__Supplied records__.
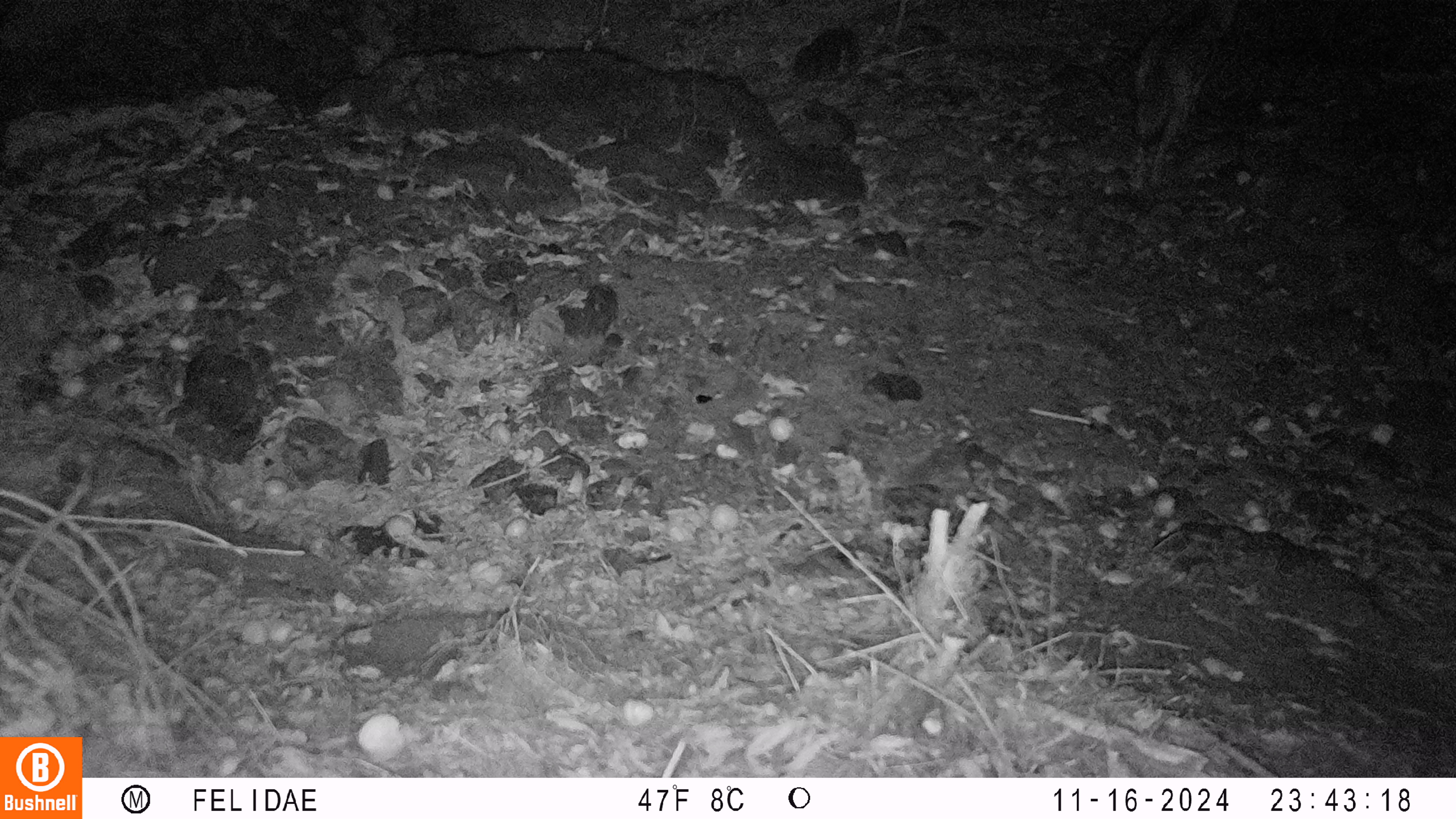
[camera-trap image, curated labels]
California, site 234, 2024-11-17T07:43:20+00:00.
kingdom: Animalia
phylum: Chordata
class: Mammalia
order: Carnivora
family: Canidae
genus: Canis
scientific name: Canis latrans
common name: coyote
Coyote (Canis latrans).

__What the task requires__.
Please restate each entry exactly, but drop any picture it holds.

__Response to the exercise__.
[camera-trap image, curated labels]
California, site 234, 2024-11-17T07:43:20+00:00.
kingdom: Animalia
phylum: Chordata
class: Mammalia
order: Carnivora
family: Canidae
genus: Canis
scientific name: Canis latrans
common name: coyote
Coyote (Canis latrans).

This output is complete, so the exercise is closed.